After a careful review of the record, we are of the opinion, particularly in view of Mitchell, where the grant of certiorari preceded1, but the decision followed the order of the Three-Judge Court in dissolving itself, that the issue of the constitutionality of the Texas Statute and Rules is one for a three-judge court. In so holding we do not intend to intimate to any extent what a determination of that issue should be.
The final judgment of the district court and the order of dissolution2 are each vacated, and this action is remanded for consideration by the Three-Judge Court.
*611Judgment and Order VACATED and case REMANDED.

. Cert. granted May 14, 1973, 411 U.S. 981, 93 S.Ct. 2276, 36 L.Ed.2d 957.

. Where a three-judge court dissolves itself without reaching the merits, the correctness of its action in that respect is reviewable by this Court rather than by the Supreme Court. Wilson v. City of Port Lavaca, 391 U.S. 352, 88 S.Ct. 1502, 20 L.Ed.2d 636; Mengelkoch v.
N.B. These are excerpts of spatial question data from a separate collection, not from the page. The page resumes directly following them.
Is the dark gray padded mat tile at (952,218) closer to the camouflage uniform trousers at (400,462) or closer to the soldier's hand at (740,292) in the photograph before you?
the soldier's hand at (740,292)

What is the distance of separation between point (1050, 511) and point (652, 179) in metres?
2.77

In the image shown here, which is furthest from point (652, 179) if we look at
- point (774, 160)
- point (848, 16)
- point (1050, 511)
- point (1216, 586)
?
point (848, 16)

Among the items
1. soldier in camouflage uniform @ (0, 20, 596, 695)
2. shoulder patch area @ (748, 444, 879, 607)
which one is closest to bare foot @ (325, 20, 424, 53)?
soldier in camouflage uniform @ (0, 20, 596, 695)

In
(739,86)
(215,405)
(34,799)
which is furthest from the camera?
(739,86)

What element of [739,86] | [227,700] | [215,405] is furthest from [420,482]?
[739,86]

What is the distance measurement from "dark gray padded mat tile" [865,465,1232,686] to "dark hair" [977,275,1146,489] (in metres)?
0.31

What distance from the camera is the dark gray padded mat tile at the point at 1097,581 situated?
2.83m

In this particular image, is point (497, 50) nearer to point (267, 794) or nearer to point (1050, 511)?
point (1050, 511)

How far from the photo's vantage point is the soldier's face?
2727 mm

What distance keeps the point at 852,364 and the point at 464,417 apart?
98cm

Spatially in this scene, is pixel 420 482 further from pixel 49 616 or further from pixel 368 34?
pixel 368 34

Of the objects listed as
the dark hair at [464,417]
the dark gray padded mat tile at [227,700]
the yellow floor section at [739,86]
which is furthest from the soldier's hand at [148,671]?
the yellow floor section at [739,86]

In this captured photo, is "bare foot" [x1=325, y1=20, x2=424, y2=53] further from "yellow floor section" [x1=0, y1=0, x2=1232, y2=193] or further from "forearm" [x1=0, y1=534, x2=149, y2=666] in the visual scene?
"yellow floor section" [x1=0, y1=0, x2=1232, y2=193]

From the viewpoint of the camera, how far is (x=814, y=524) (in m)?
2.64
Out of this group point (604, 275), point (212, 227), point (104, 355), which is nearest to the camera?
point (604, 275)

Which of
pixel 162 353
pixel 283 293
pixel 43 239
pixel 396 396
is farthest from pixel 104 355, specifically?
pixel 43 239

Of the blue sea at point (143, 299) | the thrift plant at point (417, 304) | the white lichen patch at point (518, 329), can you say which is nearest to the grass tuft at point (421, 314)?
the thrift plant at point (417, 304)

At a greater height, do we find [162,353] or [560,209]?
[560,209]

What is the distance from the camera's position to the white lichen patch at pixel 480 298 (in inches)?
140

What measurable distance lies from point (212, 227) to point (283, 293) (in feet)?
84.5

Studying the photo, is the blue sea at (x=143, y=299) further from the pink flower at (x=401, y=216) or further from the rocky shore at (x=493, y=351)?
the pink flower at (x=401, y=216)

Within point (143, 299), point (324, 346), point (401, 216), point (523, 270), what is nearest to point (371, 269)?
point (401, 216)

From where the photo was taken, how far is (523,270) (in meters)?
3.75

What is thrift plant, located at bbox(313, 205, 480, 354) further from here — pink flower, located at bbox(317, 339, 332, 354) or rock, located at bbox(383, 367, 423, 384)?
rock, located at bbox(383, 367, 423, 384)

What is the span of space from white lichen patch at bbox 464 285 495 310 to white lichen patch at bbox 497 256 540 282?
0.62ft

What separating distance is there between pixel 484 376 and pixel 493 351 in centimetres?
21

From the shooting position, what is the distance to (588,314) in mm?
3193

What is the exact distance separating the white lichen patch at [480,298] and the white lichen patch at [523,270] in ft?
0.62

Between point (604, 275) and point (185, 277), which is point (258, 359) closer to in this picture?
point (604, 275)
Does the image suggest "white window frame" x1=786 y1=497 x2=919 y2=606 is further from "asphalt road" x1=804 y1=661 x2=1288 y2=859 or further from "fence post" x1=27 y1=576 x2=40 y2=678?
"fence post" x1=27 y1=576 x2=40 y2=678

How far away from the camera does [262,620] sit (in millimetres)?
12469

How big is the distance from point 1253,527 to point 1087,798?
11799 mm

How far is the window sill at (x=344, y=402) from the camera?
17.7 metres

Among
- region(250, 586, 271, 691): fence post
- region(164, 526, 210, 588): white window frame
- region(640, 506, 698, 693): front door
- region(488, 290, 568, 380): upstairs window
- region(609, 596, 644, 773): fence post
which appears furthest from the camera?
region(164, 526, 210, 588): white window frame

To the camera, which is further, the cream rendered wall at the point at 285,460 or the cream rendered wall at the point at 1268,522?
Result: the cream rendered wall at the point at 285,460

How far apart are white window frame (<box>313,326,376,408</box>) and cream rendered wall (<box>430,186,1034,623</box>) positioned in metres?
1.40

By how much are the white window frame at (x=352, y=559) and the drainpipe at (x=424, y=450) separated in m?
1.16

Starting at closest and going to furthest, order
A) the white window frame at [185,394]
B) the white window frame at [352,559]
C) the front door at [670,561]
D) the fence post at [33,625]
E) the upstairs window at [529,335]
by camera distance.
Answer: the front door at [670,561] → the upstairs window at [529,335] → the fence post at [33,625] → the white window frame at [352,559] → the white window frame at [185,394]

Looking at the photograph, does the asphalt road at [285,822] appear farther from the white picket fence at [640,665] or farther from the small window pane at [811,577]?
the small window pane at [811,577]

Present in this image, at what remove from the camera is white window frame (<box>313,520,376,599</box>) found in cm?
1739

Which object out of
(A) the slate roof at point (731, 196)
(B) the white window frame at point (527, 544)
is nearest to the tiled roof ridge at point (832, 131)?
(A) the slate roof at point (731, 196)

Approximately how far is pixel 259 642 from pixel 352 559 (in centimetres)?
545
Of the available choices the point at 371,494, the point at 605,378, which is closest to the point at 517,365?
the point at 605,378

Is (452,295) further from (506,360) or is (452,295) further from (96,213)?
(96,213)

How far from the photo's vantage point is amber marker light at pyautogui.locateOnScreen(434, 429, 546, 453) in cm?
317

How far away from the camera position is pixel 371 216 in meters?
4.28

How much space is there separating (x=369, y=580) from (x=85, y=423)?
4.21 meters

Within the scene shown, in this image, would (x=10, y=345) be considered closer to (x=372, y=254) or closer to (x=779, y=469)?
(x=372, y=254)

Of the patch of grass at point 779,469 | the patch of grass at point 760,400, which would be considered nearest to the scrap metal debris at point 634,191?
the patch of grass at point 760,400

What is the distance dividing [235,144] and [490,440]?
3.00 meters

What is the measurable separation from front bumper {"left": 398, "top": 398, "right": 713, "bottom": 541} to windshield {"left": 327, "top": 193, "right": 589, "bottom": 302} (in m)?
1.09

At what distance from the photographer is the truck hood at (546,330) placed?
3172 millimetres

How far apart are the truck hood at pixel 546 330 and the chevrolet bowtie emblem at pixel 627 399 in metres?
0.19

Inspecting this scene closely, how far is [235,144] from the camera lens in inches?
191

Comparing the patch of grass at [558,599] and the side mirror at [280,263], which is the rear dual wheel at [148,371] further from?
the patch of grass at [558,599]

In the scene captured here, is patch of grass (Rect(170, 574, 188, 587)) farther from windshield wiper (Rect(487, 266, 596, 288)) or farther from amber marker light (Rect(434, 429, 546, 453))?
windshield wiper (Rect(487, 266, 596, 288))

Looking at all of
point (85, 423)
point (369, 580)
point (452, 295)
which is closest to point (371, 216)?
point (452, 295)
Industrial Welfare Commission, 393 U.S. 83, 89 S.Ct. 60, 21 L.Ed.2d 215; Gonzalez v. Employees Credit Union, 419 U.S. 90, at 100 and footnote 19, 95 S.Ct. 289, 42 L.Ed.2d 249; MTM, Inc. v. Baxley, 420 U.S. 799, 95 S.Ct. 1278, 43 L.Ed.2d 636. See Wernick v. Matthews, 5 Cir., 524 F.2d 543, where a three-judge court dismissed appellant’s claim with prejudice for failure to raise a substantial federal question, and where we held that in such case this Court was without jurisdiction to consider the merits.